Ohm’s Law#

V = IR. Three variables, one equation, and the single most-used relationship in electronics. It’s the first relationship to reach for when a voltage, current, or resistance is known and one of the others needs to be found.

The Relationship#

Ohm’s law says the voltage across a resistive element equals the current through it times its resistance:

  • V = IR — voltage from current and resistance
  • I = V/R — current from voltage and resistance
  • R = V/I — resistance from voltage and current

All three forms are the same equation rearranged. Which form to use depends on which quantity is unknown.

When It Applies#

Ohm’s law applies to resistive elements — things that behave like ideal resistors. That includes:

  • Actual resistors (within their linear range)
  • Wire resistance
  • The resistive component of more complex impedances

In real-world circuits, many components aren’t purely resistive. Capacitors and inductors store and release energy, which means the relationship between voltage and current depends on frequency and phase, not just magnitude.

To handle this, Ohm’s law is generalized to:

V = IZ

Here, Z (impedance) replaces resistance. Impedance extends the same proportional relationship between voltage and current, but includes both magnitude and phase, captured as a complex number at a specific frequency.

When It Doesn’t Apply (Or Doesn’t Tell the Whole Story)#

Ohm’s law isn’t wrong in these cases — it’s just incomplete or only valid over a narrow range of conditions.
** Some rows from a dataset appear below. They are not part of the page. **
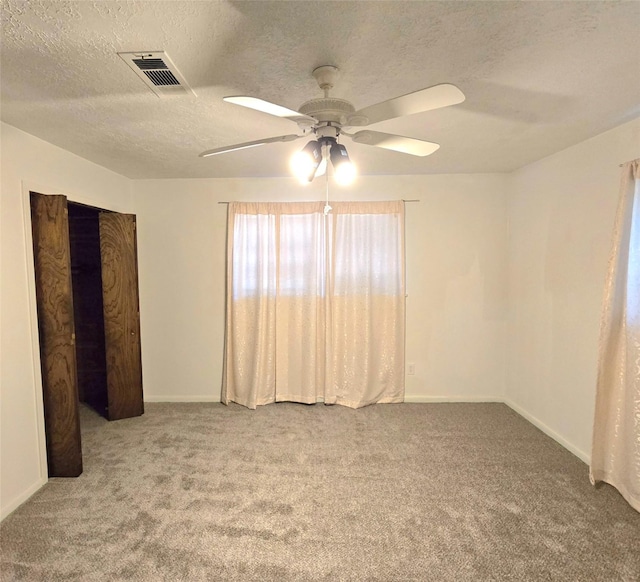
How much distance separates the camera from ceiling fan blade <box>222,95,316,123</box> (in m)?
1.25

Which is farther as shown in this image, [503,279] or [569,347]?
[503,279]

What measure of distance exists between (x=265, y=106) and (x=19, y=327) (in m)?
2.10

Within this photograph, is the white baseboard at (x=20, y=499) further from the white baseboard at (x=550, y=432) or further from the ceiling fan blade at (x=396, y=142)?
the white baseboard at (x=550, y=432)

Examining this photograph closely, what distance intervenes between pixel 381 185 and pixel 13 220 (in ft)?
9.73

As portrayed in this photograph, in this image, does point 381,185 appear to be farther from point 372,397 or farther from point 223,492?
point 223,492

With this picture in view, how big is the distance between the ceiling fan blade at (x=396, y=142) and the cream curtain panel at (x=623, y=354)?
137 centimetres

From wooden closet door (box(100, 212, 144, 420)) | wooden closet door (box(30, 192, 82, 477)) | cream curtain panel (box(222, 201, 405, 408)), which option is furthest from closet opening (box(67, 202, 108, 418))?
cream curtain panel (box(222, 201, 405, 408))

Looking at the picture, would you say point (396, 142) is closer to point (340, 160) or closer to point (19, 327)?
point (340, 160)

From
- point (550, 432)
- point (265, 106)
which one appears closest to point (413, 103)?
point (265, 106)

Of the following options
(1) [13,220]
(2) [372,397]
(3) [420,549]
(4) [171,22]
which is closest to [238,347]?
(2) [372,397]

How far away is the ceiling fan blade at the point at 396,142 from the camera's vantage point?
155 centimetres

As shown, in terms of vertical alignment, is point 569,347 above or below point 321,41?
below

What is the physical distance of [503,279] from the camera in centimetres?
350

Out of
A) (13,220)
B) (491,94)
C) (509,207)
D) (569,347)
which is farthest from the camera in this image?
(509,207)
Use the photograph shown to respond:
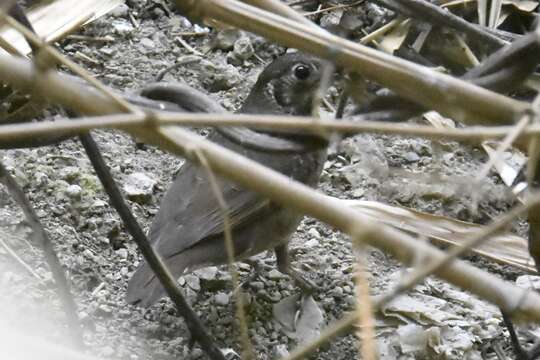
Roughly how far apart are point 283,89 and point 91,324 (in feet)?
3.89

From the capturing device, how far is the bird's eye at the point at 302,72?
3369 mm

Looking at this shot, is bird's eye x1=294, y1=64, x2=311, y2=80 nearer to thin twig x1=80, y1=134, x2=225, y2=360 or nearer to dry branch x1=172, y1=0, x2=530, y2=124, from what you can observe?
thin twig x1=80, y1=134, x2=225, y2=360

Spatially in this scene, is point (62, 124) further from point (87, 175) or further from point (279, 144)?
point (87, 175)

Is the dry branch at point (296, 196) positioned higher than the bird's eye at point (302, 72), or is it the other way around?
the dry branch at point (296, 196)

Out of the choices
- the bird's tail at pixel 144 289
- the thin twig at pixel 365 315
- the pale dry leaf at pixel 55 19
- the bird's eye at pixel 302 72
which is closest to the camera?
the thin twig at pixel 365 315

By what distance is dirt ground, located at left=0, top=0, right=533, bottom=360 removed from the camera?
2.79 meters

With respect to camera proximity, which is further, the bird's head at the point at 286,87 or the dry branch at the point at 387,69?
the bird's head at the point at 286,87

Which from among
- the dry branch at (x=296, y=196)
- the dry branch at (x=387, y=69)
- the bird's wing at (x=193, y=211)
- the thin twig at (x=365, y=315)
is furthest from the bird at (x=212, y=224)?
the thin twig at (x=365, y=315)

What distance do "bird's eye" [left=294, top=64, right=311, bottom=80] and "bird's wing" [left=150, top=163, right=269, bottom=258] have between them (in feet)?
1.70

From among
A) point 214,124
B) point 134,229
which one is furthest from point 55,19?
point 214,124

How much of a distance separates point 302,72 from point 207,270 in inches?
28.9

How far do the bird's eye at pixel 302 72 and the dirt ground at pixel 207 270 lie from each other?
0.27m

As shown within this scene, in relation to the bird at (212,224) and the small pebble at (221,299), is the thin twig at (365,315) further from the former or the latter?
the small pebble at (221,299)

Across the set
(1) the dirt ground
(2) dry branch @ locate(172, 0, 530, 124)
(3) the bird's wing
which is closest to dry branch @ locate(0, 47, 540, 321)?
(2) dry branch @ locate(172, 0, 530, 124)
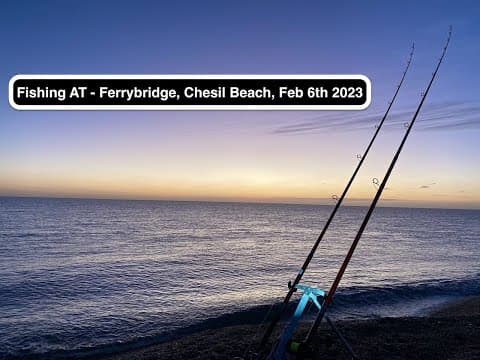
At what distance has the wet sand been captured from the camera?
9.59 meters

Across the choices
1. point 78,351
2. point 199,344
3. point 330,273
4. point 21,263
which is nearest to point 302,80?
point 199,344

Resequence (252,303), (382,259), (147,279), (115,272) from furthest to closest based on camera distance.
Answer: (382,259)
(115,272)
(147,279)
(252,303)

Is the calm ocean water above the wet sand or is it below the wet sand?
below

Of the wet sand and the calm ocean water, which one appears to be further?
the calm ocean water

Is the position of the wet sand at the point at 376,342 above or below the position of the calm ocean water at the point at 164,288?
above

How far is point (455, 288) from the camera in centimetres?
2239

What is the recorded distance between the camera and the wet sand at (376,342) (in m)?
9.59

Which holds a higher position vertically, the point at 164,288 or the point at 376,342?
the point at 376,342

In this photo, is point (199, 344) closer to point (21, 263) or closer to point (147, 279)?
point (147, 279)

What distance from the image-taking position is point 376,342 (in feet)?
34.7

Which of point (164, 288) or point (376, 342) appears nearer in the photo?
point (376, 342)

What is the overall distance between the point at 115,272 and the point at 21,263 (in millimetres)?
7909

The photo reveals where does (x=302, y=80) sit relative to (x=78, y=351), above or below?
above

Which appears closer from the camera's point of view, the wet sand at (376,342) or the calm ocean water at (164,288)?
the wet sand at (376,342)
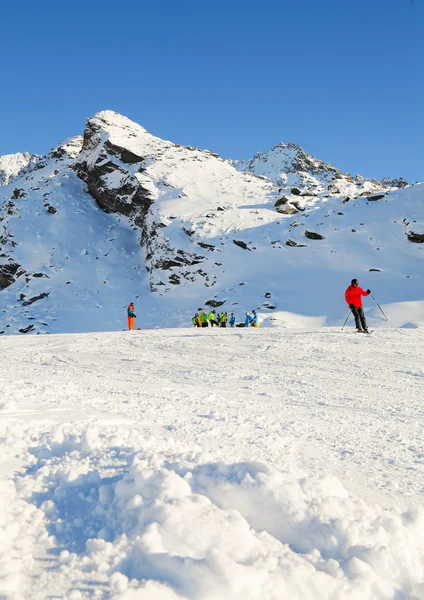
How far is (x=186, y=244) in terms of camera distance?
3622 cm

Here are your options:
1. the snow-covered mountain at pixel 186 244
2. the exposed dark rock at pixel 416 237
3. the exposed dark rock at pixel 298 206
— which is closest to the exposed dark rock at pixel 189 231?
the snow-covered mountain at pixel 186 244

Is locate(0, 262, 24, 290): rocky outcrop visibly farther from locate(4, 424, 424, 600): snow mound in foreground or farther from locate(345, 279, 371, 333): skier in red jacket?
locate(4, 424, 424, 600): snow mound in foreground

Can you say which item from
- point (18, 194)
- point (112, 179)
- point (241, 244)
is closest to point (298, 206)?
point (241, 244)

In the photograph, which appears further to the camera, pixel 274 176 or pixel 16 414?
pixel 274 176

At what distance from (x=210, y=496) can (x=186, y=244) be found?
113 ft

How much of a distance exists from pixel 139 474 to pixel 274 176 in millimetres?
122693

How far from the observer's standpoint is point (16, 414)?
4.34m

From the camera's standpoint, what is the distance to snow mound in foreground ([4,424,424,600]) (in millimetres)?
1891

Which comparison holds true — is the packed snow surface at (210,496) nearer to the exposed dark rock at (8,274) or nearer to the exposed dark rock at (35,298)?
the exposed dark rock at (35,298)

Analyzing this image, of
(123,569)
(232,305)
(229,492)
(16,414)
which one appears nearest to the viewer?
(123,569)

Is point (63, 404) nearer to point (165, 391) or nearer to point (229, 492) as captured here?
point (165, 391)

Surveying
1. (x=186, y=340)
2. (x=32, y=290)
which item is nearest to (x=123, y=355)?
(x=186, y=340)

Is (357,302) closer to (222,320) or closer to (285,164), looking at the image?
(222,320)

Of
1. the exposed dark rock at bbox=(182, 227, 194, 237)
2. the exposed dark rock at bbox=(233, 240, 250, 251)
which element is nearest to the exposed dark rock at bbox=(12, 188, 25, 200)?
the exposed dark rock at bbox=(182, 227, 194, 237)
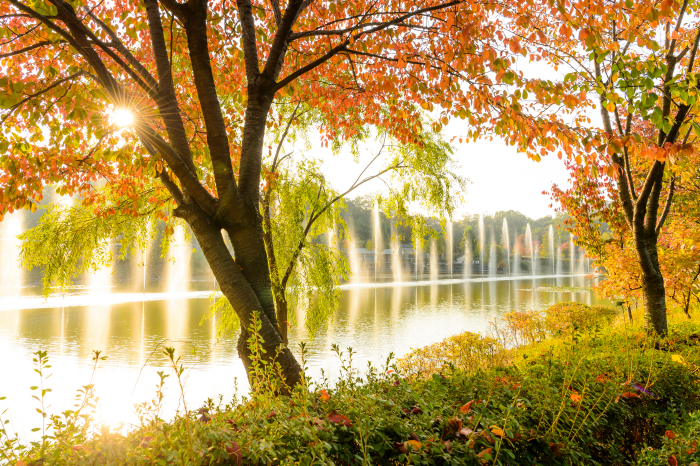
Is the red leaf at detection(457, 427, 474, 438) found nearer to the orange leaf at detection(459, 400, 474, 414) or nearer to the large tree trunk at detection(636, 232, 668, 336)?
the orange leaf at detection(459, 400, 474, 414)

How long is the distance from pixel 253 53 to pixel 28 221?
43.7 metres

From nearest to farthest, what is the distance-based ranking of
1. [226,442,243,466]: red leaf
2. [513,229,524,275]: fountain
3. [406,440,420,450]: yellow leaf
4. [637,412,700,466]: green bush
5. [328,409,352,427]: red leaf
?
1. [226,442,243,466]: red leaf
2. [406,440,420,450]: yellow leaf
3. [328,409,352,427]: red leaf
4. [637,412,700,466]: green bush
5. [513,229,524,275]: fountain

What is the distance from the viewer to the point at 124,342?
41.8 feet

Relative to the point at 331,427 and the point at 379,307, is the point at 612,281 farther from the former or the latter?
the point at 379,307

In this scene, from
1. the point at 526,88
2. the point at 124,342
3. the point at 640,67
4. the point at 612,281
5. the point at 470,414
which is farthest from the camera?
the point at 124,342

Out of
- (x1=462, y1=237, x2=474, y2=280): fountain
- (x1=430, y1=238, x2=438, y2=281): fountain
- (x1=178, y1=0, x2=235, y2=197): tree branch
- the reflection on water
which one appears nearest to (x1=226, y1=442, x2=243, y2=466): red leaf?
(x1=178, y1=0, x2=235, y2=197): tree branch

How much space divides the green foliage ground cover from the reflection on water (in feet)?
9.42

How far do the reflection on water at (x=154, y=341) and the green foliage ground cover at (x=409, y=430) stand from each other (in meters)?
2.87

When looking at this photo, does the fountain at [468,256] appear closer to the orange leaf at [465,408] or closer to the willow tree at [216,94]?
the willow tree at [216,94]

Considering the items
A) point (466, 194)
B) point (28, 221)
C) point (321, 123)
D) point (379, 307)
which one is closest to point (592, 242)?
point (466, 194)

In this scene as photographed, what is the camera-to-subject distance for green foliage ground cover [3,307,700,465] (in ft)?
4.67

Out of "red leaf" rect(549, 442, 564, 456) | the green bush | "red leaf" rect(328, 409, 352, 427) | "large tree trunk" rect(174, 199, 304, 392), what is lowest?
the green bush

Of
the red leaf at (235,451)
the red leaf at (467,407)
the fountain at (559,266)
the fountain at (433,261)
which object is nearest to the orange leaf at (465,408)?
the red leaf at (467,407)

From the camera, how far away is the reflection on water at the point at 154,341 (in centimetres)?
848
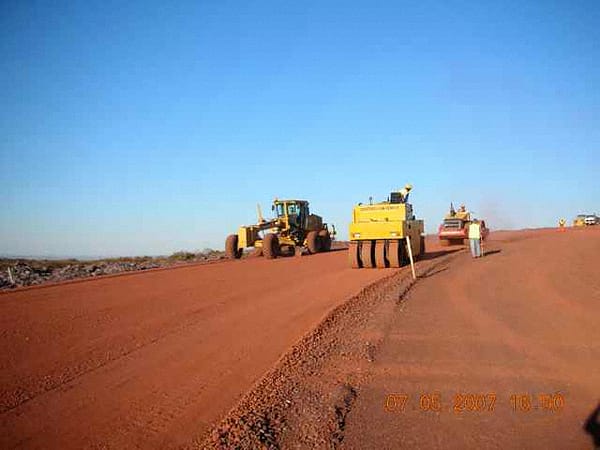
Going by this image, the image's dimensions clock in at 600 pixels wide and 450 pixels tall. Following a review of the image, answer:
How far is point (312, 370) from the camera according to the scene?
6406 mm

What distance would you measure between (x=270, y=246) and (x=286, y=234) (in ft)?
10.6

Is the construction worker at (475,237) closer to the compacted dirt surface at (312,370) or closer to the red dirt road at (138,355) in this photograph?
the red dirt road at (138,355)

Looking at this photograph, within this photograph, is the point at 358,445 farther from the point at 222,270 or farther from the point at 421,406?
the point at 222,270

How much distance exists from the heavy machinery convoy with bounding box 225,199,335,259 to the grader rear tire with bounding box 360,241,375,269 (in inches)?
341

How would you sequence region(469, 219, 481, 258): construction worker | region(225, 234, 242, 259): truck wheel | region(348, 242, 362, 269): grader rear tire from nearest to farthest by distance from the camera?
region(348, 242, 362, 269): grader rear tire
region(469, 219, 481, 258): construction worker
region(225, 234, 242, 259): truck wheel

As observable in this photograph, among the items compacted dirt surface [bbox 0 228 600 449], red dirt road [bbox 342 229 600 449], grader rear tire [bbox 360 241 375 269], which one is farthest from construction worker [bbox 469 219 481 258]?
red dirt road [bbox 342 229 600 449]

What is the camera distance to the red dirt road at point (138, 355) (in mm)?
5090

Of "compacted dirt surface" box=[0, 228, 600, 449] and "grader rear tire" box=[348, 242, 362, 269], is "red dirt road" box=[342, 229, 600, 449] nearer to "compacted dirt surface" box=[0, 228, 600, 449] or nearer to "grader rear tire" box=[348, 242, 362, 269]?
"compacted dirt surface" box=[0, 228, 600, 449]

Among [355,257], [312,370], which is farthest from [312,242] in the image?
[312,370]

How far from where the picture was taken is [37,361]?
24.4 ft

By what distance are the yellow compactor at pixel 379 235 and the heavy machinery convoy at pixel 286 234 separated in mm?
8232

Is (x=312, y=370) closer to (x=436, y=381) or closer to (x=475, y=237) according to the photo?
(x=436, y=381)

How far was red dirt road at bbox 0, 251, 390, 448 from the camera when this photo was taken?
509 cm
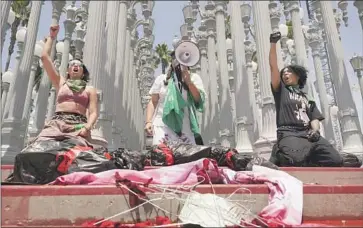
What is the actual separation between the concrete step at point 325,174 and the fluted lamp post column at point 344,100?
28.2 feet

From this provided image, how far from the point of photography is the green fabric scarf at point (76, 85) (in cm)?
536

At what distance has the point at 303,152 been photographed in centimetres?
569

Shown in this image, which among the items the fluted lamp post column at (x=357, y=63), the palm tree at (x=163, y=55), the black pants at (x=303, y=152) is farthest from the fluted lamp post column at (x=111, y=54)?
the palm tree at (x=163, y=55)

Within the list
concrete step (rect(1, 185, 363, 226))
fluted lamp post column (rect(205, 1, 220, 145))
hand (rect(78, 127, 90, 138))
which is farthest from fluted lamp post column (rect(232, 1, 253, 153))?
concrete step (rect(1, 185, 363, 226))

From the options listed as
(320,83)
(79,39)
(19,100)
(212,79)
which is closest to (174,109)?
(19,100)

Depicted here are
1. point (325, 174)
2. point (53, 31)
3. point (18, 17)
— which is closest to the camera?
point (325, 174)

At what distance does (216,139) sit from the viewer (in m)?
22.9

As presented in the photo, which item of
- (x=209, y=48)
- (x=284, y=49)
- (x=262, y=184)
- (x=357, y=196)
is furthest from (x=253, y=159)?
(x=284, y=49)

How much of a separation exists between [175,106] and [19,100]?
12.1m

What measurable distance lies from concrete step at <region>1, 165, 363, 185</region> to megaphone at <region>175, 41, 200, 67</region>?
233 cm

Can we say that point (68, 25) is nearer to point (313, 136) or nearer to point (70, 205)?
point (313, 136)

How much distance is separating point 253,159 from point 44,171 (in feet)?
9.84

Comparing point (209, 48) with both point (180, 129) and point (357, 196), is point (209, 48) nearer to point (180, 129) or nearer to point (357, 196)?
point (180, 129)

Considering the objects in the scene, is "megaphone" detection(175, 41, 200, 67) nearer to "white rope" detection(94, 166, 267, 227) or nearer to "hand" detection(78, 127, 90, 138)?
"hand" detection(78, 127, 90, 138)
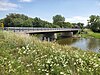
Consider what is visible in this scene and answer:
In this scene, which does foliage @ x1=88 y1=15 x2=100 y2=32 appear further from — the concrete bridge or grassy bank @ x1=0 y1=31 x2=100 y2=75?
grassy bank @ x1=0 y1=31 x2=100 y2=75

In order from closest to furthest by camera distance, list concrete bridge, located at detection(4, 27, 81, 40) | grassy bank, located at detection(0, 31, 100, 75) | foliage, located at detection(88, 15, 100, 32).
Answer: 1. grassy bank, located at detection(0, 31, 100, 75)
2. concrete bridge, located at detection(4, 27, 81, 40)
3. foliage, located at detection(88, 15, 100, 32)

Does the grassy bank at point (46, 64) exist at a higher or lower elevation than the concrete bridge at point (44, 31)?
higher

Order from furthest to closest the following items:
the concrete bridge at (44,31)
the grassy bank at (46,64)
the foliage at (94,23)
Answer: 1. the foliage at (94,23)
2. the concrete bridge at (44,31)
3. the grassy bank at (46,64)

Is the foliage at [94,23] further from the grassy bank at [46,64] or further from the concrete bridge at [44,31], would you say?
the grassy bank at [46,64]

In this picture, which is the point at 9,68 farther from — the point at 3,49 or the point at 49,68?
the point at 3,49

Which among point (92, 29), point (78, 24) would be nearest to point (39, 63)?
point (92, 29)

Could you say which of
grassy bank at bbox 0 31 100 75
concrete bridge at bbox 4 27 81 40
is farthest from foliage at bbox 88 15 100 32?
grassy bank at bbox 0 31 100 75

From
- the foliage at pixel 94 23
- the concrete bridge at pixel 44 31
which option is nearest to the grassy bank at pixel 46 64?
the concrete bridge at pixel 44 31

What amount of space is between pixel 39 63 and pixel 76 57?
5.01 ft

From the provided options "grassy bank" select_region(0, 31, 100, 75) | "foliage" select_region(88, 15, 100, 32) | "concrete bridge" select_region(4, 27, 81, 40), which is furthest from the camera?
"foliage" select_region(88, 15, 100, 32)

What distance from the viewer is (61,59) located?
723 centimetres

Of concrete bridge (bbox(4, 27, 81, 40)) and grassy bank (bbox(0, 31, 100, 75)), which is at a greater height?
grassy bank (bbox(0, 31, 100, 75))

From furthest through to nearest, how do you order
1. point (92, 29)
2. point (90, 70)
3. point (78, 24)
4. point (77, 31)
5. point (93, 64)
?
point (78, 24)
point (92, 29)
point (77, 31)
point (93, 64)
point (90, 70)

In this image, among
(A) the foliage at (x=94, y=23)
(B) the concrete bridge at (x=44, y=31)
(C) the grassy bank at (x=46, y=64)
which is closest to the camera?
(C) the grassy bank at (x=46, y=64)
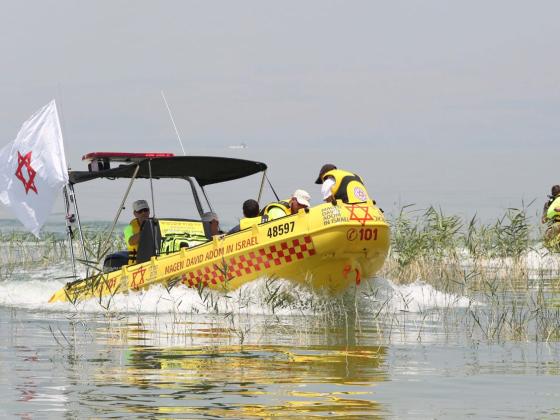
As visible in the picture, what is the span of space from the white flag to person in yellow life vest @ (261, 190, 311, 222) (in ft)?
9.23

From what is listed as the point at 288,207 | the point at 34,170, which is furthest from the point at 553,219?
the point at 34,170

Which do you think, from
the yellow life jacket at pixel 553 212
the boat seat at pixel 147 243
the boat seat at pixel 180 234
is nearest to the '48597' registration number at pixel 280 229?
the boat seat at pixel 180 234

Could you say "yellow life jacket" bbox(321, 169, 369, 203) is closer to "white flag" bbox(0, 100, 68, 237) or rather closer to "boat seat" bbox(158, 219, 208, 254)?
"boat seat" bbox(158, 219, 208, 254)

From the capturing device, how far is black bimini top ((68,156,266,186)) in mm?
17172

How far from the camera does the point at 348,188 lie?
603 inches

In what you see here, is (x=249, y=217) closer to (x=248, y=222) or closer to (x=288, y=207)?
(x=248, y=222)

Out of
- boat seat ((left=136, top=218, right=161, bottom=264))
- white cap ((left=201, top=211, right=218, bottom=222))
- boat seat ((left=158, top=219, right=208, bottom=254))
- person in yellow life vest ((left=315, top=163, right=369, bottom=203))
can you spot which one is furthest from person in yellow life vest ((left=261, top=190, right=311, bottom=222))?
boat seat ((left=136, top=218, right=161, bottom=264))

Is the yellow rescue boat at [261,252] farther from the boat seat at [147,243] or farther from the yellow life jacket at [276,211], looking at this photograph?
the yellow life jacket at [276,211]

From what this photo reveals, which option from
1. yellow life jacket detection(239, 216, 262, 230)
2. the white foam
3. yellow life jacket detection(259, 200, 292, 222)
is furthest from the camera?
yellow life jacket detection(239, 216, 262, 230)

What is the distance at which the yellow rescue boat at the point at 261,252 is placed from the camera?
15125 mm

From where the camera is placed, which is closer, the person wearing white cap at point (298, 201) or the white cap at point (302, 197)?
the person wearing white cap at point (298, 201)

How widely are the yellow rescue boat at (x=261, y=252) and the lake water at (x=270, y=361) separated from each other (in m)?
0.20

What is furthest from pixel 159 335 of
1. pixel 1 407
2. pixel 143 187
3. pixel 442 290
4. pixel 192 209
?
pixel 143 187

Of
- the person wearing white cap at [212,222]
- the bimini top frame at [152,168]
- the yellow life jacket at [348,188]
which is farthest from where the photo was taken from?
the person wearing white cap at [212,222]
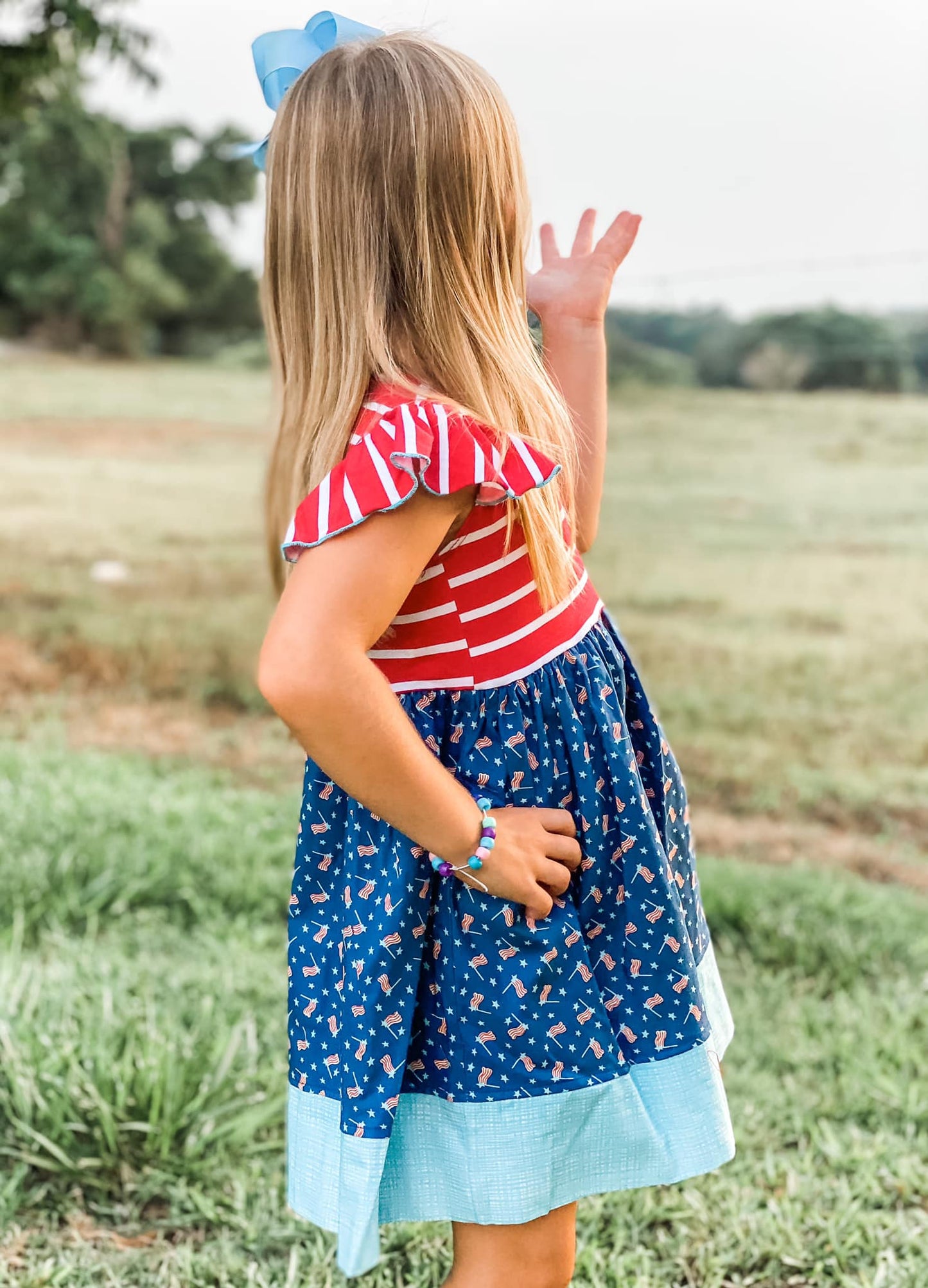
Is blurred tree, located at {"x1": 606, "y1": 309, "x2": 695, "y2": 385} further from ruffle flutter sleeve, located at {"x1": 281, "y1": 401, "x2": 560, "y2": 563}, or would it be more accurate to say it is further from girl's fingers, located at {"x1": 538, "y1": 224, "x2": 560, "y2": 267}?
ruffle flutter sleeve, located at {"x1": 281, "y1": 401, "x2": 560, "y2": 563}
  • Nonlinear devices — Diodes, transistors, and MOSFETs don’t have a fixed resistance. A dynamic resistance can be calculated at a given operating point, but the V/I relationship isn’t a straight line
  • Reactive components — Capacitors and inductors have voltage-current relationships involving time derivatives (or frequency-dependent impedance). Ohm’s law in its basic form doesn’t capture this. The generalized impedance form does, but only in steady-state AC
  • Frequency-dependent behavior — A “100 ohm resistor” at DC might look like 100 ohms in parallel with a few pF at high frequencies. The parasitic capacitance starts to matter

Tips#

  • Calculating expected voltage drops — A 10 mA current through a 100 ohm resistor should drop 1 V. If the measurement shows 1.5 V, something else is going on
  • Estimating current from a voltage measurement — When breaking the circuit to insert an ammeter isn’t practical, measuring the voltage across a known resistor and calculating I = V/R gives the current
  • Wire and trace resistance awareness — 500 mA through a trace with 100 milliohms of resistance means a 50 mV drop. That matters in circuits delivering a precise voltage
  • Sense resistors — Deliberately placed low-value resistors for current measurement. The whole purpose is V = IR with a known R

Caveats#

  • Don’t forget the “across” and “through” — Voltage is across an element (between two nodes), current is through it. Mixing this up leads to nonsensical calculations
  • V = IR is not a universal law of nature — It’s a property of resistive materials. Calling it a “law” can be misleading when applied to things that aren’t resistive
  • Contact resistance — Probes, connectors, and corroded joints add unaccounted resistance. A measurement may include resistance that isn’t in the schematic
  • Temperature dependence — Resistance changes with temperature. A wire-wound resistor’s value at room temperature isn’t the same as its value at 150 C under load

In Practice#

An unexpected voltage drop across a wire, trace, or connector often points to resistance that isn’t in the schematic. V = IR applied to the measured drop and known current gives the parasitic resistance directly — trace resistance, contact resistance, or a degraded solder joint.

Current through a load measuring lower than calculated suggests additional series resistance dropping voltage before the load. The “missing” voltage appears across the unaccounted resistance, and V = IR on that drop quantifies it.